Roberta Collins (born Roberta Lee Hefley, November 17, 1944 – August 16, 2008) was a film and television actress who was known for her attractive physique, blonde, curly hair, and Marilyn Monroe appearance. She starred in many exploitation films, including the prostitute Clara in Tobe Hooper's Eaten Alive and Matilda the Hun in the science-fiction film Death Race 2000.

Jack Hill, who directed her in The Big Doll House, said of her, "I think she could have had a great career, but she couldn't get her personal life together ... she would be fantastic one day, do everything right, and then she would be out until 4 am partying and the next day she would be useless."

Career
Collins was born Roberta Lee Hefley in 1944. She was married to Gunther Collins from 1966 to 1970 and took his surname. The couple had one child, a son named Michael. She won numerous beauty contests growing up, and was signed to a contract with a studio almost immediately after graduation from high school. Her option was not picked up, though, something that was repeated with another studio, "so that made me want to study and become a good actress", she later said.

In 1969, she was appointed queen of the Warner Bros-Seven Arts International Film Festival in Freeport, Grand Bahamas Island. She gained a level of fame with her appearance in the enormously popular The Big Doll House. This led to a series of roles in exploitation films. She worked in a number of nonexploitation roles, as well, notably on television.

In the early 1970s, Collins briefly dated Glenn Ford. In the early 1990s, she reportedly worked as a caregiver for Ford.

Extracted entries:
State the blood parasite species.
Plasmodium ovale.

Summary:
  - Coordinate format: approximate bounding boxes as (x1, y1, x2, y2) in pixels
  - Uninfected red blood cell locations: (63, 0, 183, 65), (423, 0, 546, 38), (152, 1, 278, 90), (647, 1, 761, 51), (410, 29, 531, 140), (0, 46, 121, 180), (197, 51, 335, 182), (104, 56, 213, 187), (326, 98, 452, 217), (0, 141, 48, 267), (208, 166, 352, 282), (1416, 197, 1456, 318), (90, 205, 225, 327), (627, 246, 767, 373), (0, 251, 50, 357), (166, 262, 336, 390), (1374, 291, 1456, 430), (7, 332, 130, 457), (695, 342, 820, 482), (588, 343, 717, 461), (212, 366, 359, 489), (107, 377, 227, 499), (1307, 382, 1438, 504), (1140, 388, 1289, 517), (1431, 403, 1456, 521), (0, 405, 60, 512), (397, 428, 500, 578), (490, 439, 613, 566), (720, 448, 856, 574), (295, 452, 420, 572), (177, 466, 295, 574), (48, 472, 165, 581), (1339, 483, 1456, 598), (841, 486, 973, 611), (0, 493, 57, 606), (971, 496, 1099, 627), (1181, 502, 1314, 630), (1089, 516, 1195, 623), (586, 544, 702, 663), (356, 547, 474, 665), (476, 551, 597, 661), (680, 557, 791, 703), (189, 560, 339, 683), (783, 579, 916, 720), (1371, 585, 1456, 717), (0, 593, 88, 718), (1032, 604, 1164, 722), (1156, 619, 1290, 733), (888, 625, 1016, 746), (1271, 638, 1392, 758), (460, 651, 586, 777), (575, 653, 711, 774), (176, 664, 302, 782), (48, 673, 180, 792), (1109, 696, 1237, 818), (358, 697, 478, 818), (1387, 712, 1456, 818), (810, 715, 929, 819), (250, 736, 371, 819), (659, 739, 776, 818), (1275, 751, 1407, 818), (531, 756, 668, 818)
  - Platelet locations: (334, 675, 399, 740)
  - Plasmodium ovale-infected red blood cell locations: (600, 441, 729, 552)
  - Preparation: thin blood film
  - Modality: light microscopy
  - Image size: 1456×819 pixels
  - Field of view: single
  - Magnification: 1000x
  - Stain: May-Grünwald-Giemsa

Requirements:
(1) List every film title that appears in the Roberta Collins biography.
(2) Resume the Roberta Collins biography, picking up after its final sentence about Glenn Ford.

Responses per task:
(1) Eaten Alive, Death Race 2000, The Big Doll House

(2)
Death
Collins died August 16, 2008, from a reportedly accidental overdose of a cocktail of drugs and alcohol. Her son predeceased her. She is buried at the Forest Lawn Memorial Park (Hollywood Hills).

Legacy
In 2014,  a tribute to Collins was part of the St. Louis International Film Festival. Caged Heat was screened a concert was held where Stace England and the Screen Syndicate played an album of songs inspired by Roberta Collins.

Partial filmography

Lord Love a Duck (1966) – Brunette high school classmate (uncredited)
Adam-12 (1969, TV Series, episode "Log 153: Find Me a Needle") – Sally
Here Come the Brides (1970, TV Series, episode "Pat's Girl") – Pat's girl
The Bob Hope Specials (1970)
The Big Doll House (1971) – Alcott
Women in Cages (1971) – Stoke
Cade's County (1971, TV Series, episode "Requiem for Miss Madrid") – Karen Malloy
Minnie and Moskowitz (1971) – Countergirl at Pink's Hot Dogs (uncredited)
Sweet Kill (1972) – Call girl
Unholy Rollers (1972) – Jennifer
The Roommates (1973) – Beth
 Wonder Women (1973) – Laura
The Last Porno Flick (1974)
Caged Heat (1974) – Belle Tyson
Three the Hard Way (1974) – Lait's secretary
Movin' On (1974, TV series, episode "The Time of His Life") – Lucille
Kolchak: The Night Stalker (1974, TV series, episode "The Ripper") – Det. Cortazzo
The Rockford Files (1974, TV Series, episode "Exit Prentiss Carr") – Nancy Hellman
Alias Big Cherry (1975)
Death Race 2000 (1975) – Matilda the Hun
Train Ride to Hollywood (1975) – Jean Harlow
The Witch Who Came from the Sea (1976) – Clarissa
Eaten Alive (1976) – Clara
Whiskey Mountain (1977) – Diana
Speedtrap (1977) – Ms. Hastings, student driver
79 Park Avenue (1977, TV Mini-Series) – Lola
Matilda (1978) – Tanya Six
B. J. and the Bear (1979, episode "Shine On") – Ellen Smith
Saturday the 14th (1981) – Cousin Rhonda
Death Wish II (1982) – Woman at party
Hardbodies (1984) – Lana
School Spirit (1985) – Helen Grimshaw
Hardbodies 2 (1986) – Lana Logan
Vendetta (1986) – Miss Dice (final film role)

References

Further reading

External links
 

1944 births
2008 deaths
American film actresses
Actresses from Los Angeles
Drug-related deaths in California
20th-century American actresses
Burials at Forest Lawn Memorial Park (Hollywood Hills)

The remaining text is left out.